Physician Soldier: The South Pacific Letters of Captain Fred Gabriel from the 39th Station Hospital.
Former Bradford resident Michael P. Gabriel will give a presentation on Sunday, August 13, at 1:30 P.M. at the Eldred World War II Museum
From the Eldred WWII Museum,
The book is a compilation of over 300 letters that Gabriel’s father wrote to his family in Eldred, PA, during World War II. The letters and approximately fifty accompanying photos provide a gold mine of information on the war, although the 39th Station Hospital saw only limited combat and was usually stationed in rear areas.
The correspondence begins in February 1942, when Gabriel was a resident at the Thomas Jefferson Medical College Hospital in Philadelphia, and follow him and his unit’s training at Camp Barkeley and Sheppard Field, Texas, and the Desert Training Center in Yuma, Arizona.
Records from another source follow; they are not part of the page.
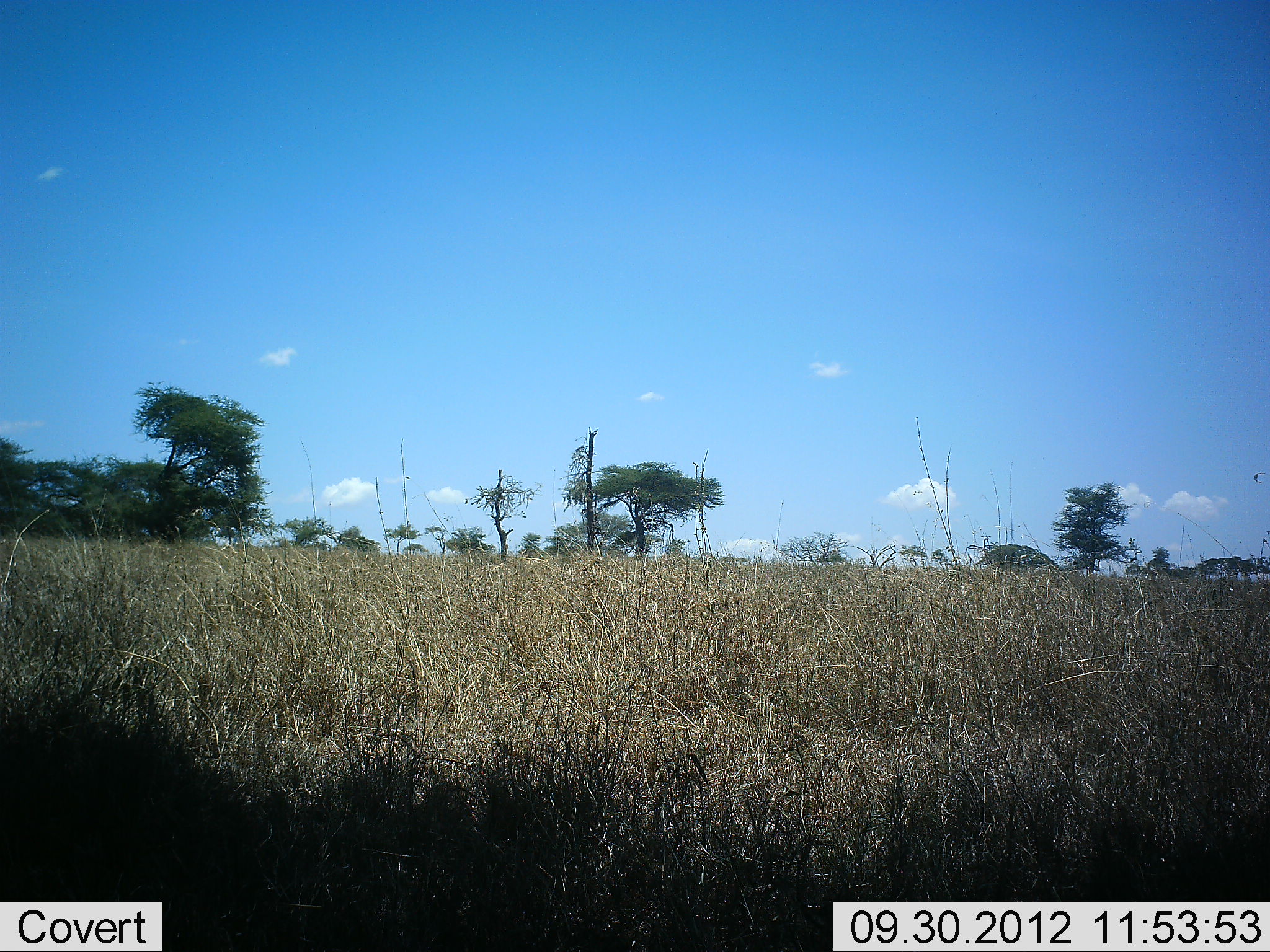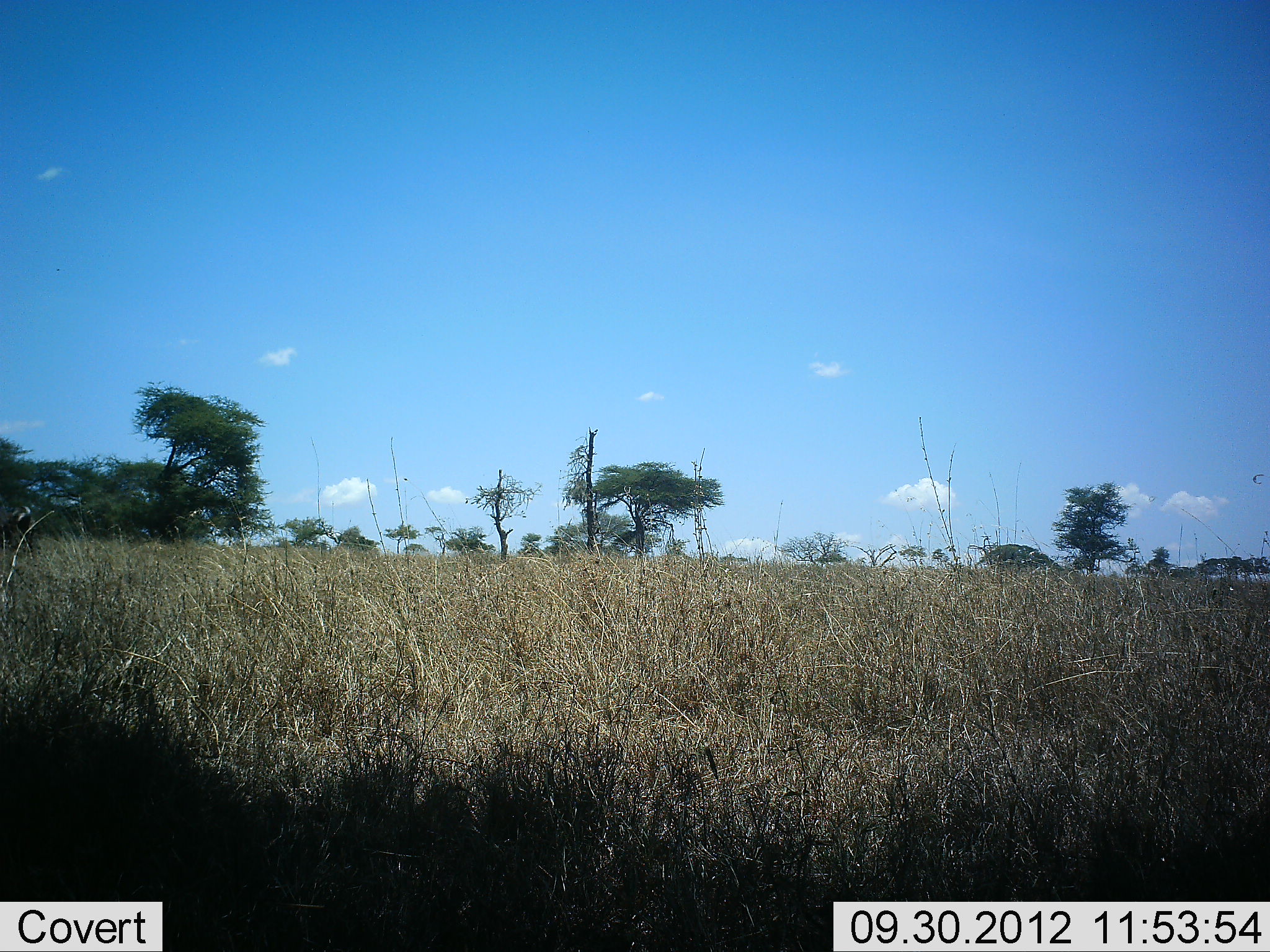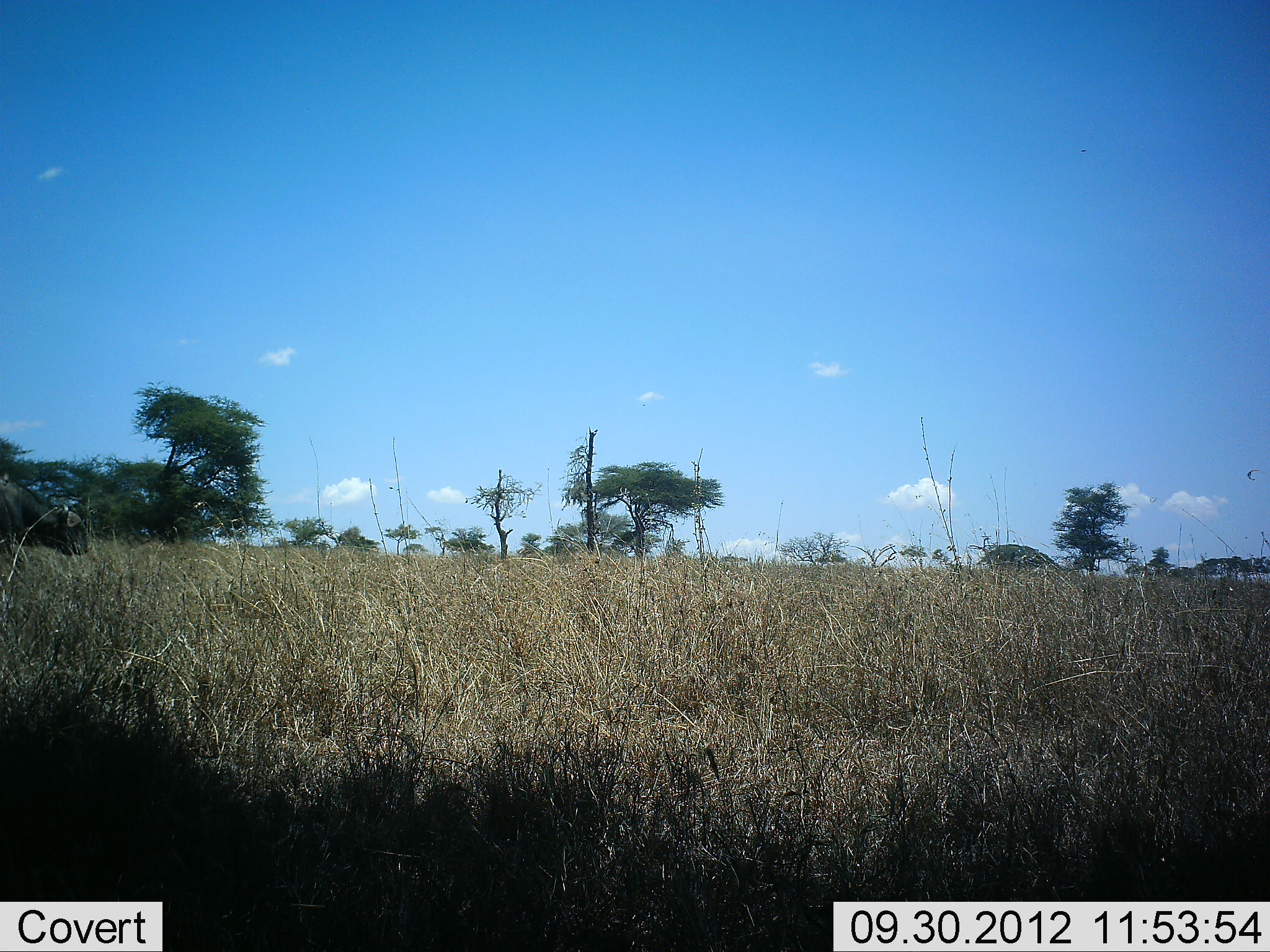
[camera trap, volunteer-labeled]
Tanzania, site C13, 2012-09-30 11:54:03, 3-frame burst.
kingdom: Animalia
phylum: Chordata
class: Mammalia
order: Artiodactyla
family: Bovidae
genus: Syncerus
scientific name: Syncerus caffer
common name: cape buffalo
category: buffalo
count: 1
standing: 0%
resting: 0%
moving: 100%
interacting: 0%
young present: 0%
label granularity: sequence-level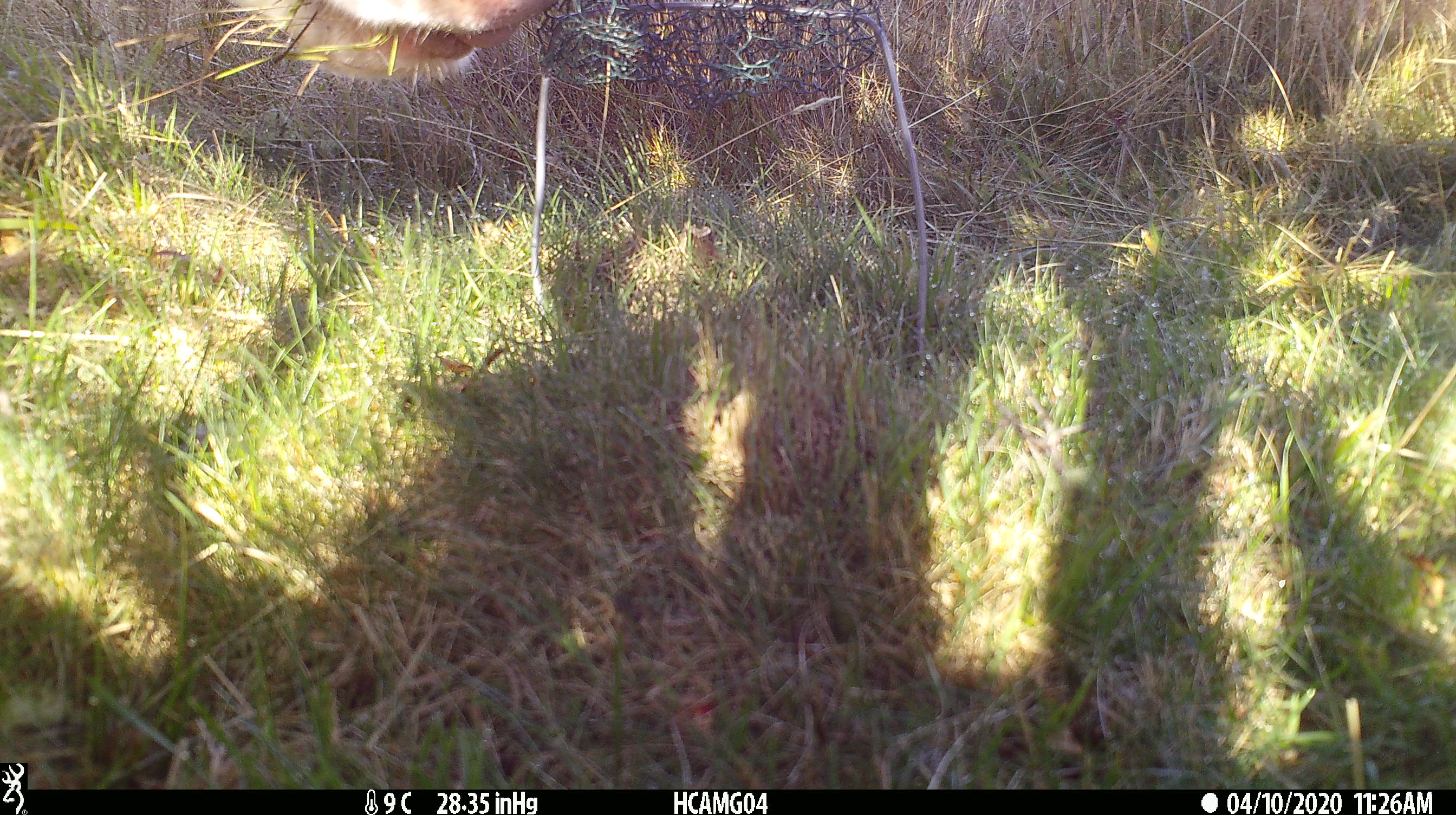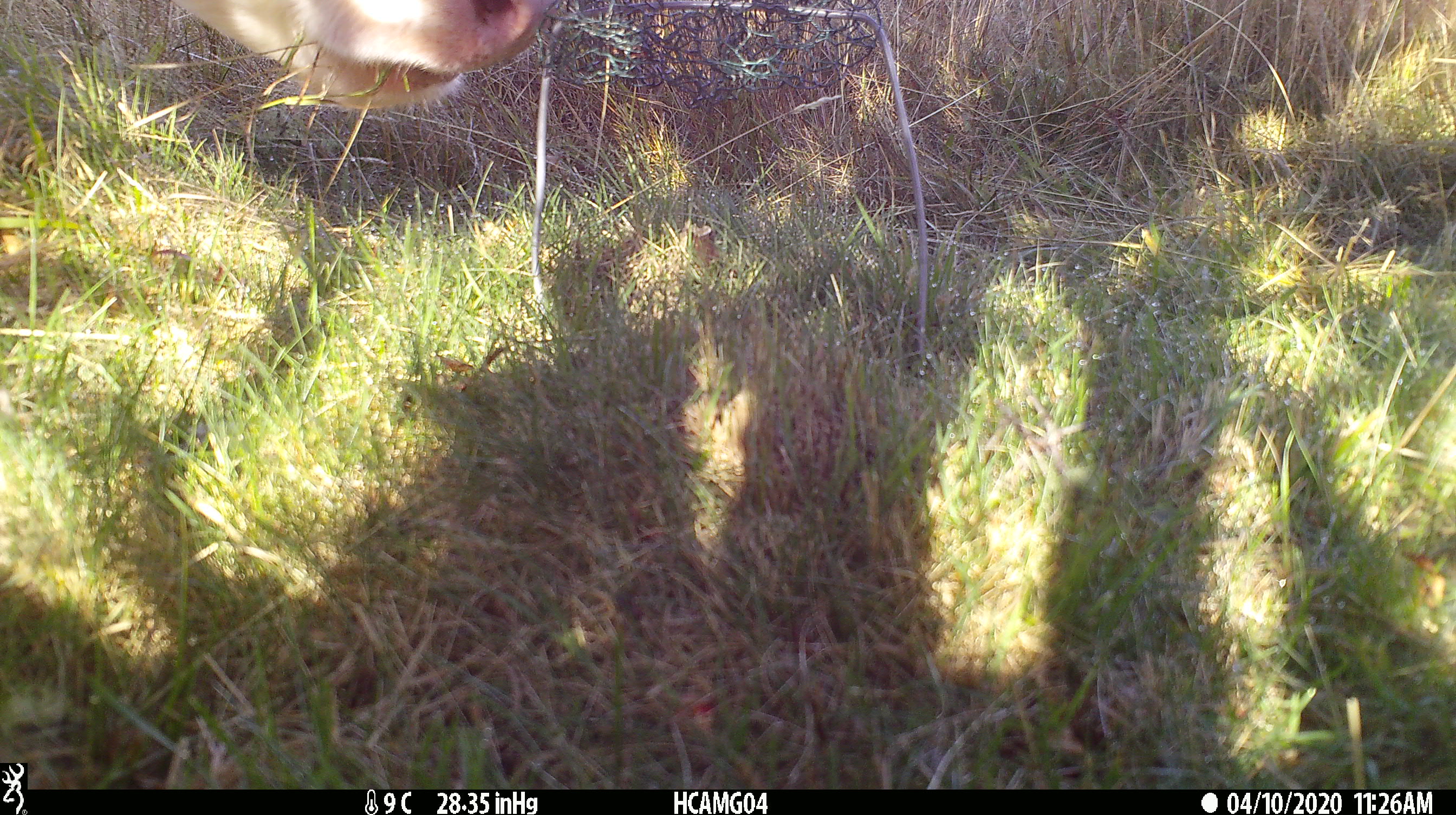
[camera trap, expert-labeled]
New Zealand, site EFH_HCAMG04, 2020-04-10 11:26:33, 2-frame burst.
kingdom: Animalia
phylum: Chordata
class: Mammalia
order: Artiodactyla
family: Bovidae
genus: Bos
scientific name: Bos taurus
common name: domestic cow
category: cow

The vast majority of the letters and pictures cover from January 1944 to December 1945, when he deployed to the South Pacific and was stationed on Guadalcanal, Angaur, and Saipan.
The letters cover a wide range of topics such as the varied responsibilities of medical officers and female nurses, a Bob Hope USO show, the death of Franklin Delano Roosevelt, the end of the war in Europe, the atomic bomb, and growing frustration with the slow return of troops from the Pacific. The letters also offer insights into the home front, as Gabriel responded to his parents’ and friends’ correspondence. He commented on bond drives, rationing, other Eldred residents serving in the war, and a variety of domestic and international events, such as the San Francisco Conference.
Gabriel later worked as a radiologist at the Bradford Regional Hospital from 1966-1981.
Michael P. Gabriel is Chair of the Department of History at Kutztown University. He is the author of three books on the American Revolutionary War.